Par requête du 12 juillet 2018, M. [S], la Fédération Nationale du Personnel de l’Encadrement de l’Informatique, des Etudes, du Conseil, de l’Ingenierie et de la Formation (FIECI CFE-CGC) et le Syndicat National de l’Encadrement des Professions de Sociétés de Service Informatique (SNEPSSI CFE-CGC) ont saisi le conseil de prud’hommes de LYON pour voir condamner la société :

– à verser au salarié diverses sommes à titre de rappels de salaire consécutifs au repositionnement conventionnel pour les années 2015 à 2018, de dommages et intérêts pour discrimination salariale (en raison de l’appartenance syndicale et de l’âge) et de dommages et intérêts pour exécution déloyale du contrat de travail

– à verser respectivement à la FIECI CFE-CGC et au SNEPSSI CFE-CGC une somme à titre de dommages et intérêts pour discrimination.

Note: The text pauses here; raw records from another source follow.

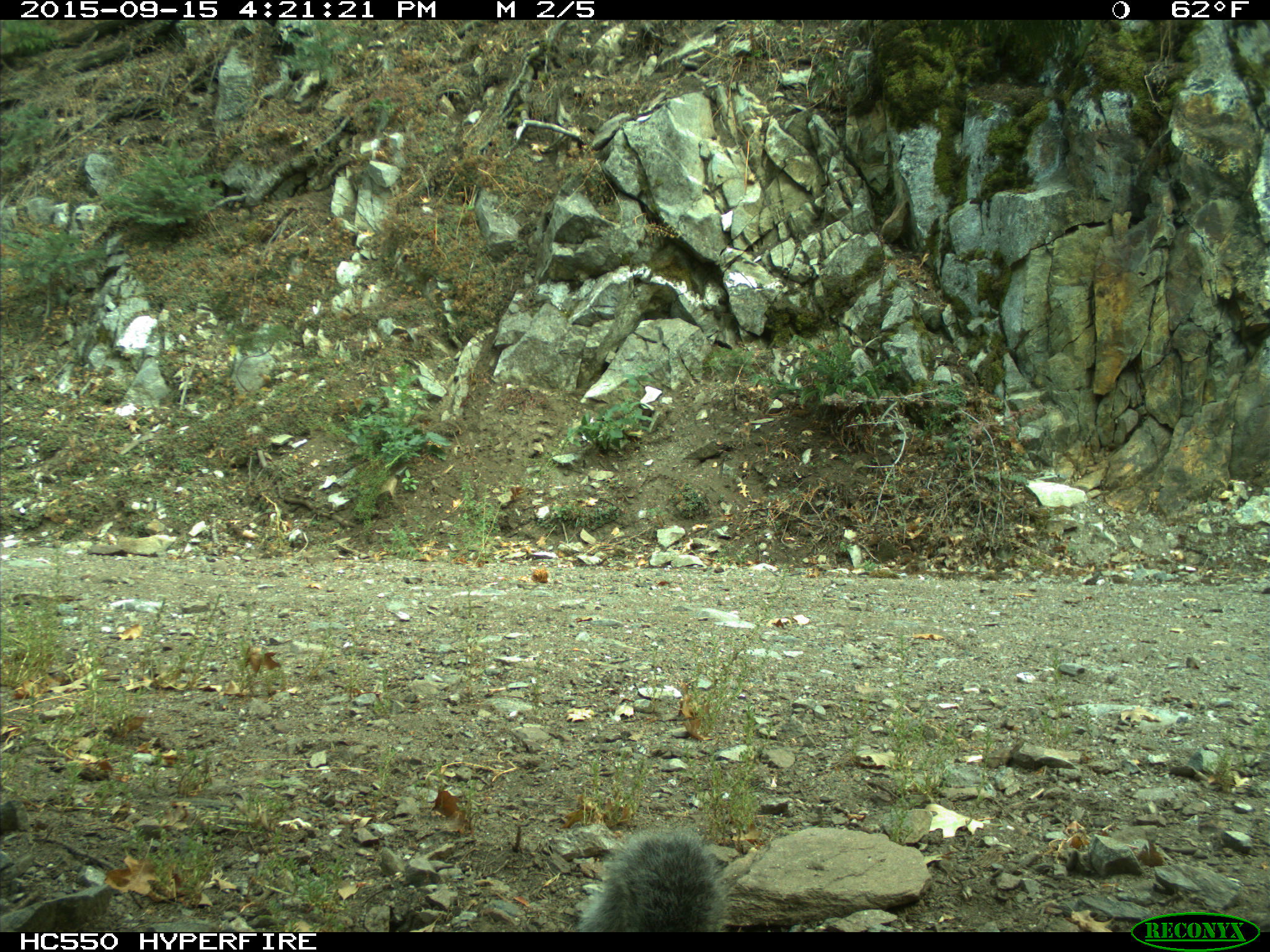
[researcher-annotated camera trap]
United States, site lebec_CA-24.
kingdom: Animalia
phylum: Chordata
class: Mammalia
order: Rodentia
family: Sciuridae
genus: Sciurus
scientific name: Sciurus carolinensis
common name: eastern gray squirrel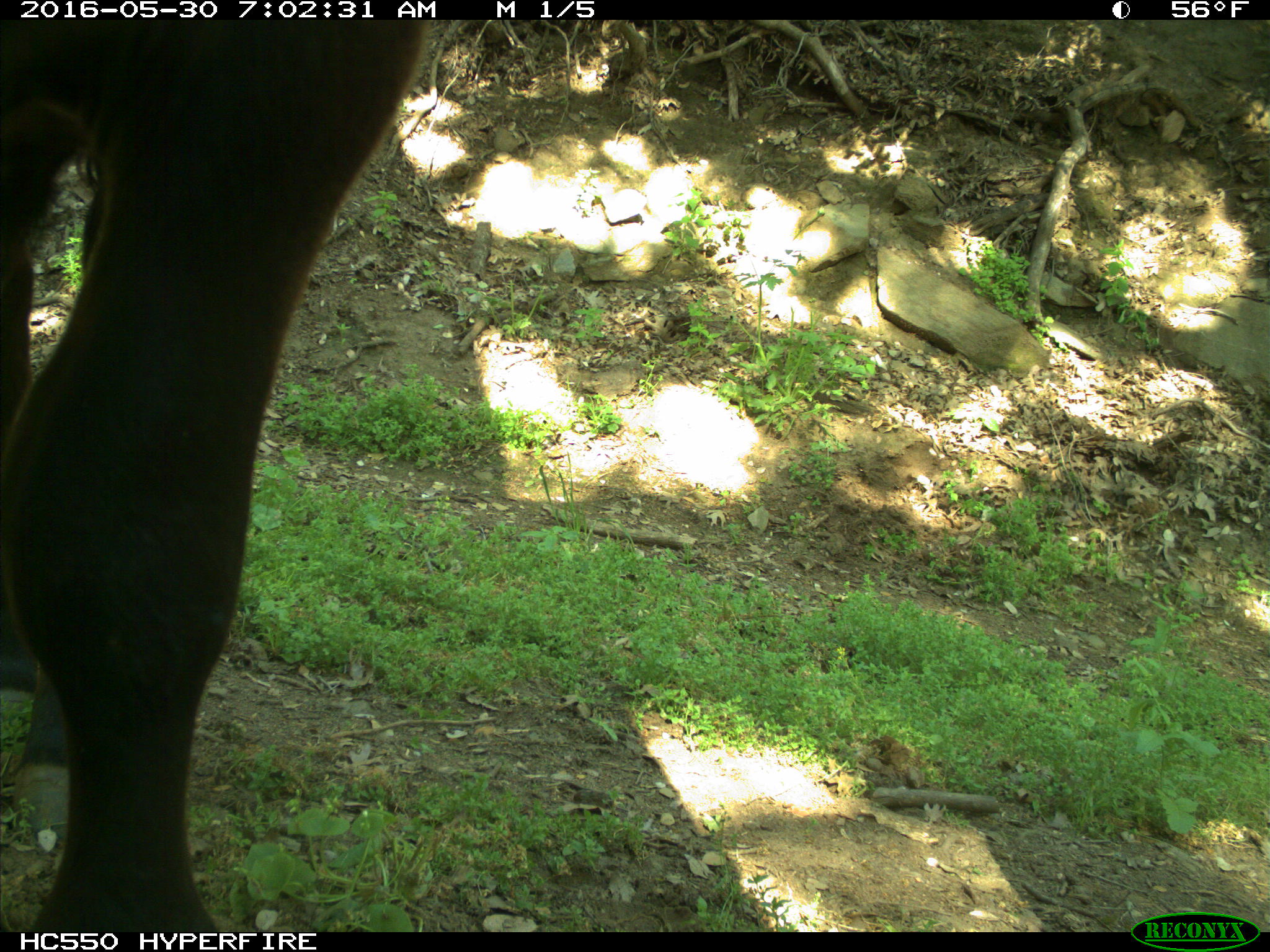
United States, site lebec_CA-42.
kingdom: Animalia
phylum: Chordata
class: Mammalia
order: Artiodactyla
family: Bovidae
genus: Bos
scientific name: Bos taurus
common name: domestic cow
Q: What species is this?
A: Bos taurus (domestic cow).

Par jugement du 13 février 2020, le conseil de prud’hommes a :

– dit que Monsieur [P] [S] n’a pas été victime d’une discrimination syndicale, ni d’une discrimination en raison de l’âge, mais d’une inégalité de traitement dès son embauche

en conséquence,

– condamné la société KEYRUS à placer Monsieur [P] [S] à la position 3.1 et au coefficient 170 de la convention collective Syntec, ainsi qu’au salaire correspondant, en tenant compte des dispositions applicables aux cadres de cette position (minimum conventionnel majoré de 20 %) 

– fixé le salaire brut mensuel de Monsieur [P] [S] à la somme de 4 167,72 euros 

– condamné la société KEYRUS à verser au salarié les sommes suivantes :

année 2015 (juillet à décembre) : 2 739,12 euros

congés payés afférents : 273,91 euros

année 2016 : 5 294,87 euros

congés payés afférents : 529,48 euros

année 2017 : 5 187,14 euros

congés payés afférents : 518,71 euros

année 2018 : 5 512,68 euros

congés payés afférents : 551,26 euros

année 2019 : 5 212,68 euros

congés payés afférents : 521,26 euros

– débouté Monsieur [P] [S] de sa demande au titre des discriminations syndicales et liées à l’âge 

-débouté Monsieur [P] [S] de sa demande aux fins de repositionnement salarial 3.2 coefficient 210 

– débouté Monsieur [P] [S] de sa demande de dommages-intérêts pour exécution déloyale du contrat de travail 

– condamné la société KEYRUS à payer à Monsieur [P] [S] la somme de 1 700 euros au titre des dispositions de l’article 700 du code de procédure civile, ainsi qu’à la somme de 200 euros pour chacun des syndicats CFE/CGC (FIECI et SNEPSSI) intervenants à la procédure 

– débouté Monsieur [P] [S] au titre de l’exécution provisoire de la présente condamnation 

– ordonné à la société KEYRUS de procéder à la rectification des bulletins de salaire correspondant, sans qu’il ne soit nécessaire d’ordonner l’astreinte à ce titre

 

– débouté les parties de leurs demandes plus amples ou contraires 

– condamné la société KEYRUS aux dépens de l’instance.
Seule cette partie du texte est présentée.